- [Required tasks]:
**1)** In the blog post about grieving for Deaken, where did the writer and Jeff go on their honeymoon?
**2)** Continue the blog post about grieving for Deaken, starting right after its last sentence.

Our Warrior Deaken

Friday, May 27, 2011

Dealing With Emotions.....

I feel like I have taken 10 steps back in this grief.  I am feeling so lost as to how do I continue on like this?  Without Deaken?  what's next?  I have so many questions I don't know the answers to and worried I will never know. There is nothing specific that triggers these emotions I am going through, it is just all around me, everyday, this is my life...

Many emotions came over me while Jeff and I were away on our honeymoon.  The last time I was in Cayman Deaken was with me, in my belly.  I remember how much more active he was when we were there, as if he knew we were in paradise!  I recall my dad saying "It is going to be so neat to see baby D here playing in the sand by the ocean." It hurts so much to know his grandparents had those hopes and dreams for him too....

- [Dataset rows]:
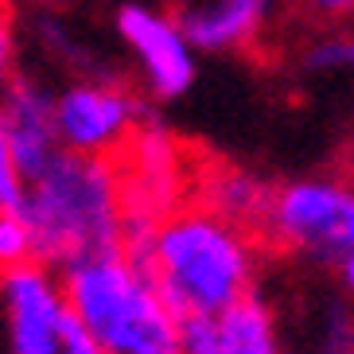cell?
* * *
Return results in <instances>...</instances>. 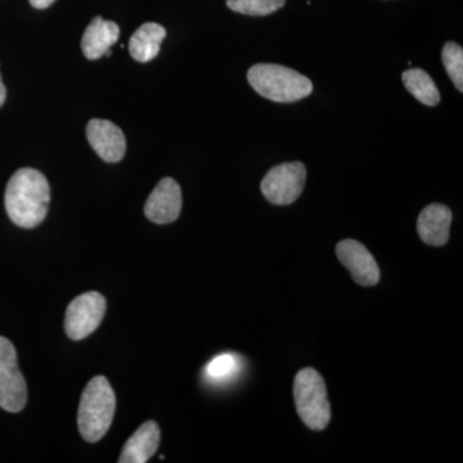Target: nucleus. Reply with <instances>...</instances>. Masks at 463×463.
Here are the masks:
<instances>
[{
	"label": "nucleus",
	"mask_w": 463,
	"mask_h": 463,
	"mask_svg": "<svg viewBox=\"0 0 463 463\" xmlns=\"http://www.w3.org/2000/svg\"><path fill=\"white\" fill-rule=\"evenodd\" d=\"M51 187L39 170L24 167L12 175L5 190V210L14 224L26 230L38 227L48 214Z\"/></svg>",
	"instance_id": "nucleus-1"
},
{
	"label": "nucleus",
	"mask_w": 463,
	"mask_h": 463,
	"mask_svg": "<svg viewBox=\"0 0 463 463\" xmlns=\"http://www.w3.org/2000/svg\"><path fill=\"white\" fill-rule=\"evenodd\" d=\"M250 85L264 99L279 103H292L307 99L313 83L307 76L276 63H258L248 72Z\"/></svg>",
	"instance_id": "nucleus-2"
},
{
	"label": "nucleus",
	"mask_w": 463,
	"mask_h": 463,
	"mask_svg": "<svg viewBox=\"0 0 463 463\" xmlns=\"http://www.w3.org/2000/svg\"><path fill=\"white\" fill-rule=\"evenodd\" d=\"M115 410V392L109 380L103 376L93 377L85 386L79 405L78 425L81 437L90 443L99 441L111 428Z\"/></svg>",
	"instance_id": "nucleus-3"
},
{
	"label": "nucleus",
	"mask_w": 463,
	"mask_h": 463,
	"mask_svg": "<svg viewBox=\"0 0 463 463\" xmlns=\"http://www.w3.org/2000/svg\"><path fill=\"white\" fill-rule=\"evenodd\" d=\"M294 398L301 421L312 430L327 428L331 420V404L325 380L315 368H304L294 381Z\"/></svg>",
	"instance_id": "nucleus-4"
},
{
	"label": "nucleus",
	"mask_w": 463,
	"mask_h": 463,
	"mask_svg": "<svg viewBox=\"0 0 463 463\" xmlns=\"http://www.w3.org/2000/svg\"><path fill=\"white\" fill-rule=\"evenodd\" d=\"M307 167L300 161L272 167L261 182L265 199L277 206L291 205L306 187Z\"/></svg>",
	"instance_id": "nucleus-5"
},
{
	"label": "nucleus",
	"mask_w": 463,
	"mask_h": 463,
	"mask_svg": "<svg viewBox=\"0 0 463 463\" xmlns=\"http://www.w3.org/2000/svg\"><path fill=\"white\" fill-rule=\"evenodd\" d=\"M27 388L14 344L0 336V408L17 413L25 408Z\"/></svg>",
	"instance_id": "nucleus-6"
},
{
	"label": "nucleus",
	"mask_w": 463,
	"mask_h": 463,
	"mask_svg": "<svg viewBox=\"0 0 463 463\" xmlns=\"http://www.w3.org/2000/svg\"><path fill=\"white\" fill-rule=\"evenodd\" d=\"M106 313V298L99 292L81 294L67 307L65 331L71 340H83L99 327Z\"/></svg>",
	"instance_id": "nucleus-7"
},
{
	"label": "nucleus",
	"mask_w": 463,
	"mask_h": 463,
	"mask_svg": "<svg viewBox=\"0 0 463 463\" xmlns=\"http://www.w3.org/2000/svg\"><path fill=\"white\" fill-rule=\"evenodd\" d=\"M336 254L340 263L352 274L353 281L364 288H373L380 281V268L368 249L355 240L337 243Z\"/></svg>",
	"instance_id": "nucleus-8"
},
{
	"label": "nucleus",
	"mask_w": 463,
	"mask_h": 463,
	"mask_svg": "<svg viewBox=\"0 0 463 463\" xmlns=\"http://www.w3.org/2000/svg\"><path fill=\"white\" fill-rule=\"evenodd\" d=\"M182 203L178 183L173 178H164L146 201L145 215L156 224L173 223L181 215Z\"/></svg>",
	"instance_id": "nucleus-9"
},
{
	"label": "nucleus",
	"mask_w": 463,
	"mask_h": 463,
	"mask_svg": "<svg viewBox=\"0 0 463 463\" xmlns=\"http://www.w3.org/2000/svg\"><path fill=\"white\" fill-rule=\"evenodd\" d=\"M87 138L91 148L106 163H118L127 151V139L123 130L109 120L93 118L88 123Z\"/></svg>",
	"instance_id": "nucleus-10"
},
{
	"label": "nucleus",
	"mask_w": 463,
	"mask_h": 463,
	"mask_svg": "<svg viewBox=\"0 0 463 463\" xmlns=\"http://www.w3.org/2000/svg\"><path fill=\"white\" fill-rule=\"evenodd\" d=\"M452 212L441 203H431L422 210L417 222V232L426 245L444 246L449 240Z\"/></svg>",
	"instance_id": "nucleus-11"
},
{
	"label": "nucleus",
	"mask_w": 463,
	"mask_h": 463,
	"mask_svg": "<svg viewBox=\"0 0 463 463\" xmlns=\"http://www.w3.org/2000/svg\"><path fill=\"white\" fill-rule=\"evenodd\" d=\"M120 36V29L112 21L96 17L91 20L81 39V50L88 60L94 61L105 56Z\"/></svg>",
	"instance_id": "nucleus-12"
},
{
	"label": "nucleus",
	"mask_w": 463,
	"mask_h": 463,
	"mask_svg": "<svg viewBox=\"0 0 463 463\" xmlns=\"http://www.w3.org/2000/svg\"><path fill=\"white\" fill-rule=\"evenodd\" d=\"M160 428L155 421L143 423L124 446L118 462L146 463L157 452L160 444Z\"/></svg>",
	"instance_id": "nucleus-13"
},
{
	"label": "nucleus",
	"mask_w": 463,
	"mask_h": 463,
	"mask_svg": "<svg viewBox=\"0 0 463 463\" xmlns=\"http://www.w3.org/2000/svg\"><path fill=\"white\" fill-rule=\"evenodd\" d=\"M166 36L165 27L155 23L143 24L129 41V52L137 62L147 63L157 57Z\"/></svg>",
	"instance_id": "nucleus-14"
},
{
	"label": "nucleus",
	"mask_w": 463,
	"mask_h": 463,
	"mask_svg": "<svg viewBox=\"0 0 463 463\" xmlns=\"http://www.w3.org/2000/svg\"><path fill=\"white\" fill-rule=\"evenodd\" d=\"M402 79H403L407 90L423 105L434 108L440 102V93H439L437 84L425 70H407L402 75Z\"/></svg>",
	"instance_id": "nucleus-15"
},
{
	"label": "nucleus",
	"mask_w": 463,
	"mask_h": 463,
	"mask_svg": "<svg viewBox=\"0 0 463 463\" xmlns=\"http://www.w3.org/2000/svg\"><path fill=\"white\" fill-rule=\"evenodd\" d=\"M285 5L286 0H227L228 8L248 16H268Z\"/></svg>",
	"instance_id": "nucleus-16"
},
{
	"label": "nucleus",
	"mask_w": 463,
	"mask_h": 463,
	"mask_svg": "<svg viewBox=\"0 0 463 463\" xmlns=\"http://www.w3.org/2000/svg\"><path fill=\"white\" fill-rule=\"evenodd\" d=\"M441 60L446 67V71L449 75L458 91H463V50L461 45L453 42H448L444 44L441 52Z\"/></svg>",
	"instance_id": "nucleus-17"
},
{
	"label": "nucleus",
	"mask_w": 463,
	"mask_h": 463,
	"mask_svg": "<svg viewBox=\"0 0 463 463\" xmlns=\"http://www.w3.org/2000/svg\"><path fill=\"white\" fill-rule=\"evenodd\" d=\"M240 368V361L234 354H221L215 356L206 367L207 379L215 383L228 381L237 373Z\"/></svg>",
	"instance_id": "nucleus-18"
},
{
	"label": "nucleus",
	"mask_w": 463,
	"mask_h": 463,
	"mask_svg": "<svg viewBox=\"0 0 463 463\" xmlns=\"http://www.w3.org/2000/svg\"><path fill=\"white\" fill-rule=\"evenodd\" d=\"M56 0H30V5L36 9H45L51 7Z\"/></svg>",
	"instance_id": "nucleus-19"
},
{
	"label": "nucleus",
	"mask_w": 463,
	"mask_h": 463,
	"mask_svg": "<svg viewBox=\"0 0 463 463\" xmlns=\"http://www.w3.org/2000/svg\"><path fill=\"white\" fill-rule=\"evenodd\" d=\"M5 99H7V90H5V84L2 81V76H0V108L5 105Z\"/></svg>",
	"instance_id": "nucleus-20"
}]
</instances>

- [Outputs]:
**1)** Cayman

**2)**
 While on our honeymoon why wouldn't there be kids/babies everywhere???  I try so hard not to stare and lose myself but it consumes me, all I can think of is that should be Deaken or Deaken would be about that age.  I just don't know how to get around it.

Although I was dealing with a lot of emotion, depression and grief, Jeff and I did have a very nice time.  We didn't do much, just spent quality time together.  On the 17Th we went on a sunset sail which was a perfect night and made me feel very close to my husband and our baby boy in heaven.  There is nothing more relaxing than the sunset and the ocean;)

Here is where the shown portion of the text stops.